[Saved entries]
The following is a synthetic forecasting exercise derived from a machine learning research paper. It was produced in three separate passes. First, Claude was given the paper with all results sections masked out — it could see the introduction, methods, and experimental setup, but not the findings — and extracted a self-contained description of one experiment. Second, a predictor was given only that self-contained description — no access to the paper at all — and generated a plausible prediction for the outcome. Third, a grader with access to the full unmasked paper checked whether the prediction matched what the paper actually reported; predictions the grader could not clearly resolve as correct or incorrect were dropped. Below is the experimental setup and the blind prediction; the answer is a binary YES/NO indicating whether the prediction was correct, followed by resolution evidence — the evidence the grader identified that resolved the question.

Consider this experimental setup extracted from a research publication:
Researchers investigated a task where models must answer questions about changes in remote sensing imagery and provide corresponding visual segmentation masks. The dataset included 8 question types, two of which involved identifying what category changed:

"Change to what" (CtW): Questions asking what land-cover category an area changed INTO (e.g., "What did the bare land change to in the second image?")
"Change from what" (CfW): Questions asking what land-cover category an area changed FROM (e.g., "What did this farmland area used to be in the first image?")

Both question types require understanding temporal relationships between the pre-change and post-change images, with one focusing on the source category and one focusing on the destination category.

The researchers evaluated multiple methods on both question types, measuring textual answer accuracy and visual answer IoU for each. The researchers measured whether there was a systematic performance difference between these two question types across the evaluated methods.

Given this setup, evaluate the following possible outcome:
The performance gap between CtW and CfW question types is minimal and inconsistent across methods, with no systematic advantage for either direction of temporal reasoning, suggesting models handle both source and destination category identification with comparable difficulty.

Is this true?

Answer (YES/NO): NO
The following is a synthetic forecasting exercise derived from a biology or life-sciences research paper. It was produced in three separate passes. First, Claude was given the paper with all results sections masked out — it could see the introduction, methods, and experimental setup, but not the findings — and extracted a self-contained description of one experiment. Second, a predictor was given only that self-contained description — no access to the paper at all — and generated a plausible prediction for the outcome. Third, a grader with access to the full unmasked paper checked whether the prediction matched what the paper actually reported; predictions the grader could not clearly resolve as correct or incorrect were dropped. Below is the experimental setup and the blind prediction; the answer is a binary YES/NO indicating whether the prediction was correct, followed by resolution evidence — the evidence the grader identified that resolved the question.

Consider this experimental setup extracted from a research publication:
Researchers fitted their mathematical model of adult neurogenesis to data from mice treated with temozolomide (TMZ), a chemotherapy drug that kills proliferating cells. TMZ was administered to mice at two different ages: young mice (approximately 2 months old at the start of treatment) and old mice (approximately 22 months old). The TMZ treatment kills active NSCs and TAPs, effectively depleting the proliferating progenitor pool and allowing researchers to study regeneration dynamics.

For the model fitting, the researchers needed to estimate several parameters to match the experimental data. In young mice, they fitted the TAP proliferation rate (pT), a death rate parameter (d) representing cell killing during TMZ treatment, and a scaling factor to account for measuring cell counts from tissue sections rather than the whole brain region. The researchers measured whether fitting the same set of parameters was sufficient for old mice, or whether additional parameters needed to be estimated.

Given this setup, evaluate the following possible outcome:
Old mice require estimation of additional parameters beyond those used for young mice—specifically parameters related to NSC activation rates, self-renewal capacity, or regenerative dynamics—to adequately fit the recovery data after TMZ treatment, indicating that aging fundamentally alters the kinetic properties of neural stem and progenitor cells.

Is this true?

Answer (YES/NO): YES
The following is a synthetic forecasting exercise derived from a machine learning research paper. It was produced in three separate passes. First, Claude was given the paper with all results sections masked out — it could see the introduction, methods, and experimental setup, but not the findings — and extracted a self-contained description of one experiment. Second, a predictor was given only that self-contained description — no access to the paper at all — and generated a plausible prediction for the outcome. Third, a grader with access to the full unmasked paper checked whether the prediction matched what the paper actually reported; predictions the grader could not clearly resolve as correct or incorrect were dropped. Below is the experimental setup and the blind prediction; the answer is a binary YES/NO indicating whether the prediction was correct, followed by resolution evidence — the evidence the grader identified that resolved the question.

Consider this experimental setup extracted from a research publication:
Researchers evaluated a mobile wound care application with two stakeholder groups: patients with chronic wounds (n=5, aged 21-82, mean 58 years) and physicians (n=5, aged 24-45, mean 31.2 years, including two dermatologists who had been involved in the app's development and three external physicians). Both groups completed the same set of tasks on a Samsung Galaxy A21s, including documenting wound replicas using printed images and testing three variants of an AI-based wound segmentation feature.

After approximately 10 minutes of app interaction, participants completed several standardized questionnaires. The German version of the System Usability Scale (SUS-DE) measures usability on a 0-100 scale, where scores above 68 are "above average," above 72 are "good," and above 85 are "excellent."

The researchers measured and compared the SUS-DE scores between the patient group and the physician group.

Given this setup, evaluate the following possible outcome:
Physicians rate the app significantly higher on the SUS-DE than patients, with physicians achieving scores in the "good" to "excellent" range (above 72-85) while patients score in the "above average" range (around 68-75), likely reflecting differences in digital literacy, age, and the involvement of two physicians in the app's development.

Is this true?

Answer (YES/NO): NO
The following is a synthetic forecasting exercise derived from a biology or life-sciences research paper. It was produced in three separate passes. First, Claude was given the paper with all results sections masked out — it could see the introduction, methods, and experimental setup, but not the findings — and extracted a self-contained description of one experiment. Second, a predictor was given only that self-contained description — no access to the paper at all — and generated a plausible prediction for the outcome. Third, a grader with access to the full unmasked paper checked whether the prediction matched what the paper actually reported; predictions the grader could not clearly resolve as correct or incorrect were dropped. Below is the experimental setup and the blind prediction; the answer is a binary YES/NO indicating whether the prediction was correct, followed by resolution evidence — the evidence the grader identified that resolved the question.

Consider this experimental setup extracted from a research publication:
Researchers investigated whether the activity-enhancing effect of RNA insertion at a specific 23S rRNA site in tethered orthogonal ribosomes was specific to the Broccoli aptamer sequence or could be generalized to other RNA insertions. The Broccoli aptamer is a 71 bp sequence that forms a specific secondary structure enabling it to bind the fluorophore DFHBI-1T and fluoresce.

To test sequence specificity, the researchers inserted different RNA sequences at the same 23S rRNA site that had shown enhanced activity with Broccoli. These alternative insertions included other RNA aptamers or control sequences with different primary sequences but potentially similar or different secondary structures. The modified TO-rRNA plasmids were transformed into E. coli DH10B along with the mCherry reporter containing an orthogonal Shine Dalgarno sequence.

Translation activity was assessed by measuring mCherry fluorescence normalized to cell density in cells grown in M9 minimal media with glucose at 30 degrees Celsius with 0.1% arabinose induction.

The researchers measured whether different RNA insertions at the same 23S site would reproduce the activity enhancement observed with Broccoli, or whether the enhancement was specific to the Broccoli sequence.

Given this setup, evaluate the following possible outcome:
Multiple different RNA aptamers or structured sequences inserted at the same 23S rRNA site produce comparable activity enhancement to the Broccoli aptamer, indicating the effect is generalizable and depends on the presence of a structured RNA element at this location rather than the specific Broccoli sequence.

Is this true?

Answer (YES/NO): YES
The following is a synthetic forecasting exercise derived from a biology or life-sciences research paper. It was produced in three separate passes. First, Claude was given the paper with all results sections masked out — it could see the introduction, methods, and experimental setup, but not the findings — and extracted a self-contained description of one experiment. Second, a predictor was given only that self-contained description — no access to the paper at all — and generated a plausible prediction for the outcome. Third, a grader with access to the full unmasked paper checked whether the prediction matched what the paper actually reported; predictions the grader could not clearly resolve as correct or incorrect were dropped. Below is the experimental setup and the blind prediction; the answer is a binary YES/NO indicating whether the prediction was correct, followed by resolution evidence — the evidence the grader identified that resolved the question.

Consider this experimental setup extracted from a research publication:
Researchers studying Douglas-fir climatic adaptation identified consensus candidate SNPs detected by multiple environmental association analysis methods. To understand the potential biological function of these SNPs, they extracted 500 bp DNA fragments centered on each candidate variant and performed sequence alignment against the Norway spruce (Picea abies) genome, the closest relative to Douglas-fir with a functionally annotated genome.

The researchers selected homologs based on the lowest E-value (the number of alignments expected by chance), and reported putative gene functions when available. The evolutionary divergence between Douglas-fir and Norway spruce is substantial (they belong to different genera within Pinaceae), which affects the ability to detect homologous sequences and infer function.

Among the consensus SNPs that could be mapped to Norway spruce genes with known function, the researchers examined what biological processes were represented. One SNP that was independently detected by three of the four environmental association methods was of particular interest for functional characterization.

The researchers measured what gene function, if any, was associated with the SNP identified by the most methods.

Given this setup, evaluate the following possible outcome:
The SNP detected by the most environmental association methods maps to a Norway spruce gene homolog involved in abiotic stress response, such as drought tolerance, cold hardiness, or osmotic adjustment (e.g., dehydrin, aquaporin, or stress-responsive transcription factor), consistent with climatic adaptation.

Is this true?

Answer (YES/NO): NO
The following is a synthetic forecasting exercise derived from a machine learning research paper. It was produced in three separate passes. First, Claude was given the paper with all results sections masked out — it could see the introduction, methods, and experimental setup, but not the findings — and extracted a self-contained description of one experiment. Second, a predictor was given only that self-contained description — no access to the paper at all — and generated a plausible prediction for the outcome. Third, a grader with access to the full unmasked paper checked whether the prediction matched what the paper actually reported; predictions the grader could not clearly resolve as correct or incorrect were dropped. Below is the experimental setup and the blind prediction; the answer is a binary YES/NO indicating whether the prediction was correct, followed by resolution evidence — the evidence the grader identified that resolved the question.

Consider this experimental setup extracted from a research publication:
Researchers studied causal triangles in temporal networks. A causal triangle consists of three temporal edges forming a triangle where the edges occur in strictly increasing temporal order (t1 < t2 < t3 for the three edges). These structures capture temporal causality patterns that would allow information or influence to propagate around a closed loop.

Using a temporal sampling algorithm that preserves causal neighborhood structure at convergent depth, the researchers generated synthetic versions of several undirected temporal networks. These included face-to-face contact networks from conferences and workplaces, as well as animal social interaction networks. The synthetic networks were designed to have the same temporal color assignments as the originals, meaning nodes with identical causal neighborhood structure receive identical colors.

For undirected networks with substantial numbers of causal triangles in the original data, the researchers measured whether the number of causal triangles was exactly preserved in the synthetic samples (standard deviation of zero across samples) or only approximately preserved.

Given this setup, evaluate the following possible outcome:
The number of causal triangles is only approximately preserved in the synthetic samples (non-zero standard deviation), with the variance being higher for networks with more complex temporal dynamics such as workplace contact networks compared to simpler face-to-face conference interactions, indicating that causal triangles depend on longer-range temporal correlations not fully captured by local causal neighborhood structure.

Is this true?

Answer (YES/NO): NO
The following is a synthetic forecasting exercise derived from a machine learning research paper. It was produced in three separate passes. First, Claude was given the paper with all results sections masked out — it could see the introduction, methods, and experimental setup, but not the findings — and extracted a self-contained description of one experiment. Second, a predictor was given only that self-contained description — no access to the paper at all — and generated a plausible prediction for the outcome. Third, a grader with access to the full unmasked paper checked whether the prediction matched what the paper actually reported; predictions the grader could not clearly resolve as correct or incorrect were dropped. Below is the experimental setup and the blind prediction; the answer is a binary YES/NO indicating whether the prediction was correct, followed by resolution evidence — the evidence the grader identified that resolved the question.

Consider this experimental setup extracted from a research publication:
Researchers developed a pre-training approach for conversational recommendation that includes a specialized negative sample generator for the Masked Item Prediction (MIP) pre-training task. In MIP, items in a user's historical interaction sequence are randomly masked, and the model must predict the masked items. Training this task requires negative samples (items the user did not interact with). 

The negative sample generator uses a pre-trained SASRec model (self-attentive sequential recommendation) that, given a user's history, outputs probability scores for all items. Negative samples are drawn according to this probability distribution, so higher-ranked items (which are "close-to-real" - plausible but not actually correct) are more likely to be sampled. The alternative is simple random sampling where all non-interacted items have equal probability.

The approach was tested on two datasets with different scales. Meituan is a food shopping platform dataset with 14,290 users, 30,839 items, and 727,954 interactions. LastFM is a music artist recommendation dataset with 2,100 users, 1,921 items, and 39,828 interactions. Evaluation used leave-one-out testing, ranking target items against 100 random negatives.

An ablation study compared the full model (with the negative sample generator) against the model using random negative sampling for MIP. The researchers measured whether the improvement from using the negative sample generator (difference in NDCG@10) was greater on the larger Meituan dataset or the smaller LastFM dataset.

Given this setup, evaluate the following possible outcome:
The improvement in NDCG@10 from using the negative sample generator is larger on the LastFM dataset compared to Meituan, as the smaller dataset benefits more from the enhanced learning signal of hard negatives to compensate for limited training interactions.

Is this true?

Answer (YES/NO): NO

Activity
Give the number of lines in the records that contain the string "enhanced", and write nothing besides that number.

Result below
2